1. Gradient Descent
Machine learning reduces to one universal problem: find the parameter vector θ that minimises a scalar loss function L(θ). Gradient descent does this by repeatedly stepping in the direction of steepest descent:
Vanilla SGD: θ ← θ − η · ∇L(θ)
Momentum (heavy-ball):
v ← β v − η · ∇L(θ)
θ ← θ + v
Adam (adaptive moments):
m ← β₁ m + (1−β₁) g (1st moment)
v ← β₂ v + (1−β₂) g² (2nd moment)
θ ← θ − η · m̂ / (√v̂ + ε)
The loss landscape for small networks is a surface in high-dimensional space. Saddle points are far more common than local minima — modern optimisers escape them through noise and adaptive step-sizes.
2. Backpropagation — the Chain Rule Applied
Backprop is nothing more than the chain rule of calculus applied systematically to a computation graph. For a loss L = f(g(x)):
Forward: z¹ = W¹x + b¹, a¹ = σ(z¹), z² = W²a¹ + b², ŷ =
softmax(z²)
Loss: L = −Σ yᵢ log ŷᵢ (cross-entropy)
Backward: ∂L/∂W² = (∂L/∂ŷ)(∂ŷ/∂z²)(∂z²/∂W²) = (ŷ − y)ᵀ · a¹
∂L/∂W¹ = (W²ᵀ δ²) ⊙ σ′(z¹) · xᵀ (where δ² = ŷ − y)
The key insight: gradients flow backwards through each layer, each multiplied by the local Jacobian. With ReLU activations (σ′ = 0 or 1) the gradient either passes through unmodified or is zero — which is both the source of efficiency and the "dying ReLU" pathology.
// Minimal backprop for a 2-layer network (JavaScript pseudocode)
function backward(x, y, W1, W2, b1, b2) {
// Forward
const z1 = matMul(W1, x).add(b1);
const a1 = relu(z1);
const z2 = matMul(W2, a1).add(b2);
const yHat = softmax(z2);
// Output layer gradient (softmax + cross-entropy simplifies nicely)
const dz2 = yHat.sub(y); // (C × 1)
const dW2 = matMul(dz2, a1.T); // (C × H)
// Hidden layer gradient
const da1 = matMul(W2.T, dz2); // (H × 1)
const dz1 = da1.mul(reluGrad(z1)); // element-wise ReLU′
const dW1 = matMul(dz1, x.T); // (H × D)
return { dW1, dW2, db1: dz1, db2: dz2 };
}
3. Convolutional Intuition
A convolutional layer slides a small kernel (e.g. 3×3) over the input. Each position produces one scalar by computing a dot product between the kernel weights and the local receptive field. This parameter sharing — re-using the same kernel at every location — gives CNNs translation invariance and dramatically reduces parameter count compared with fully-connected alternatives.

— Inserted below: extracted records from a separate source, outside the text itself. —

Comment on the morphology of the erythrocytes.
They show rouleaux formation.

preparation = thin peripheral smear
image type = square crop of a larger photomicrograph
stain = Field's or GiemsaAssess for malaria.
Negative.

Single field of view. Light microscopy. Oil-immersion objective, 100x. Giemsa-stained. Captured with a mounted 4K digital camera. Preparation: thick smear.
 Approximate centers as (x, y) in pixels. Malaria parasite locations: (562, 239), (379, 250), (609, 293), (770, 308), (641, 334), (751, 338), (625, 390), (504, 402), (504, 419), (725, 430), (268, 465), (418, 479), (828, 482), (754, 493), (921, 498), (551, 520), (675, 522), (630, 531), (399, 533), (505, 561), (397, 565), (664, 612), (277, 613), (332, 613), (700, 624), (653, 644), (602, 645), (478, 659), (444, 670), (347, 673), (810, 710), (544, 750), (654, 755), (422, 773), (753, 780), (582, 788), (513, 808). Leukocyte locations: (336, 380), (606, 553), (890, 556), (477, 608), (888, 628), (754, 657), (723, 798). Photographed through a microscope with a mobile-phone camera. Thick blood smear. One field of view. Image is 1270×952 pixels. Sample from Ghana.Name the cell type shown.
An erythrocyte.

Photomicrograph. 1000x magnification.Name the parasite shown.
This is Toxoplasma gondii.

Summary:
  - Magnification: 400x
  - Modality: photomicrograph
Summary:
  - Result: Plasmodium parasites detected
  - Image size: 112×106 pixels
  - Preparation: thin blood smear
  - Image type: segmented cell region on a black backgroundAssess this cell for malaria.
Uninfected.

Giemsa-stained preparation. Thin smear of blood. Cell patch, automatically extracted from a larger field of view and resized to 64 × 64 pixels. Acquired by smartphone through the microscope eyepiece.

4. Reinforcement Learning & Evolution
Algorithms at a Glance
Why does ReLU work better than sigmoid? The sigmoid saturates at 0 and 1 — gradients vanish for large activations (the "vanishing gradient" problem). ReLU is linear for positive inputs, so gradients flow through without shrinkage. Variants like Leaky ReLU (slope 0.01 for x < 0) and GELU (Gaussian-error linear unit, used in transformers) address the "dying ReLU" problem where neurons permanently output zero.